- _Data items_:
== Segment start ==

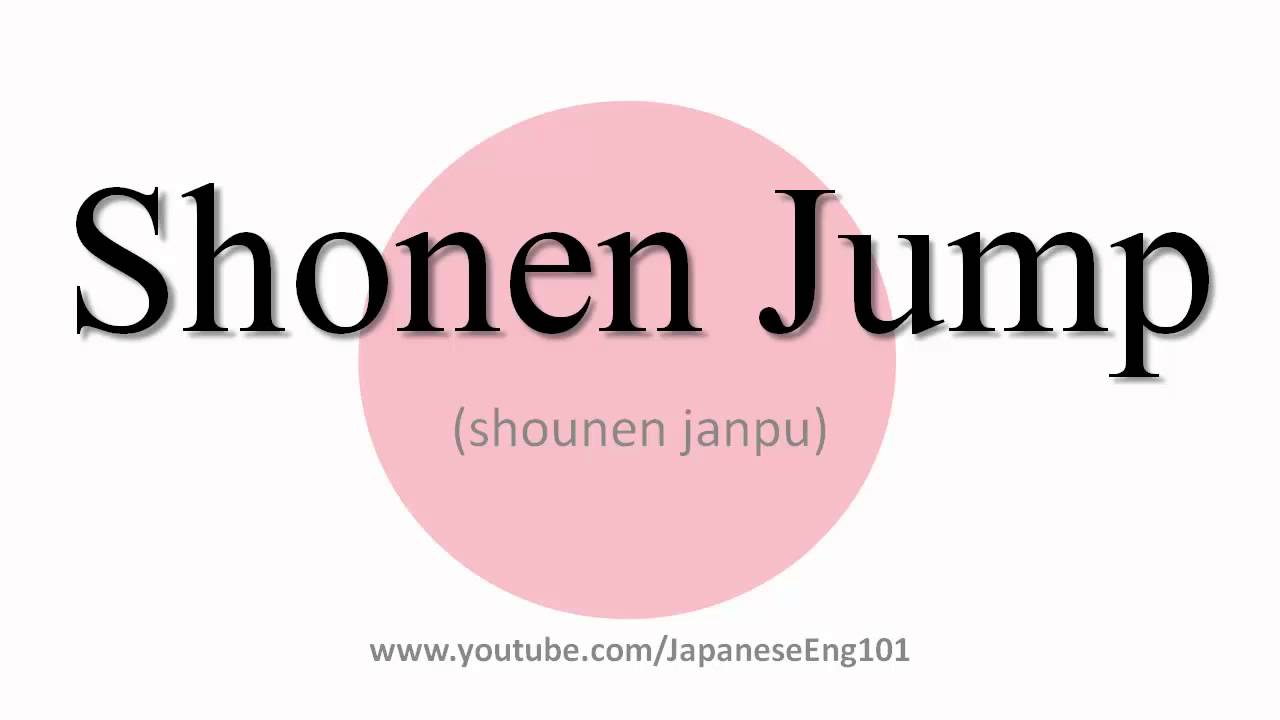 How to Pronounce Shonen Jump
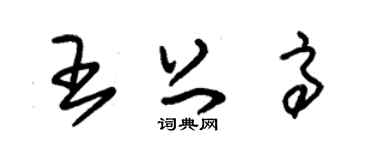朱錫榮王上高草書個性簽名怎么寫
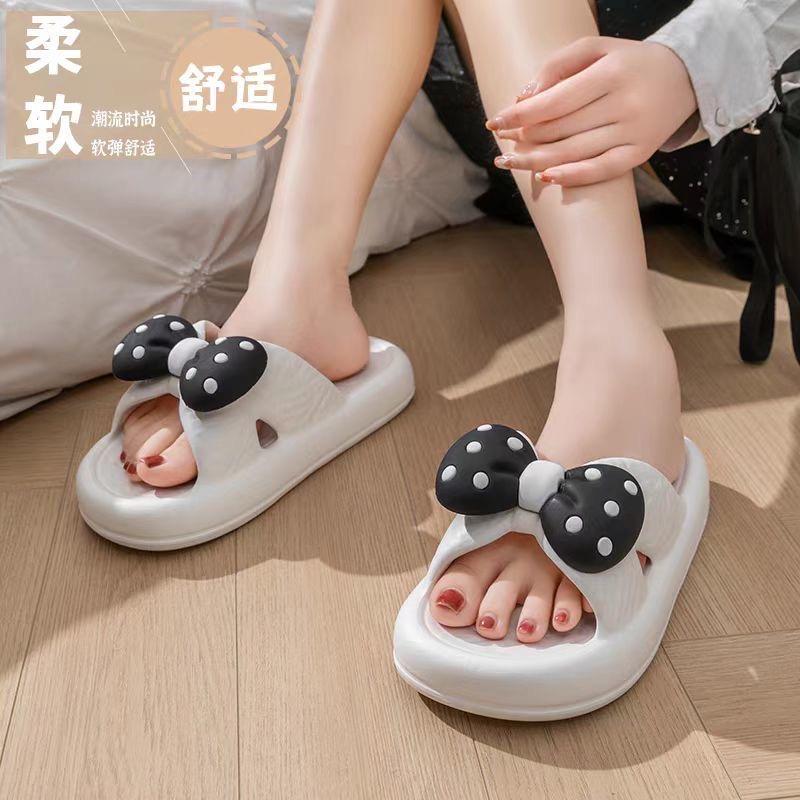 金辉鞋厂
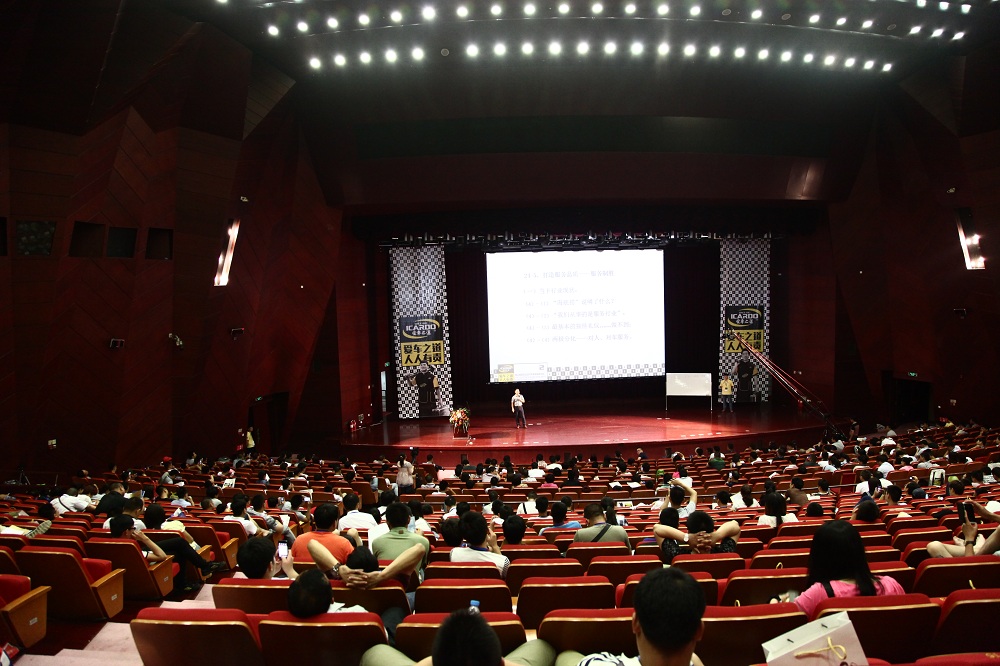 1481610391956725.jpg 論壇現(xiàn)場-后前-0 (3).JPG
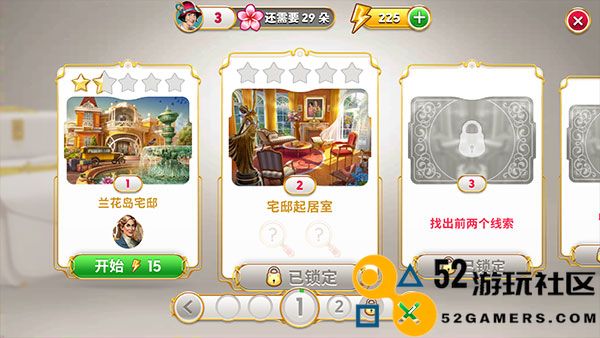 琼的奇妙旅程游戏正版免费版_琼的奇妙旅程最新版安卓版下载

== Segment end ==

- _ABOUT THIS TASK_: Every record above should be duplicated precisely, with the images removed.

- _EXERCISE SOLUTION_:
 How to Pronounce Shonen Jump
朱錫榮王上高草書個性簽名怎么寫
 金辉鞋厂
 1481610391956725.jpg 論壇現(xiàn)場-后前-0 (3).JPG
 琼的奇妙旅程游戏正版免费版_琼的奇妙旅程最新版安卓版下载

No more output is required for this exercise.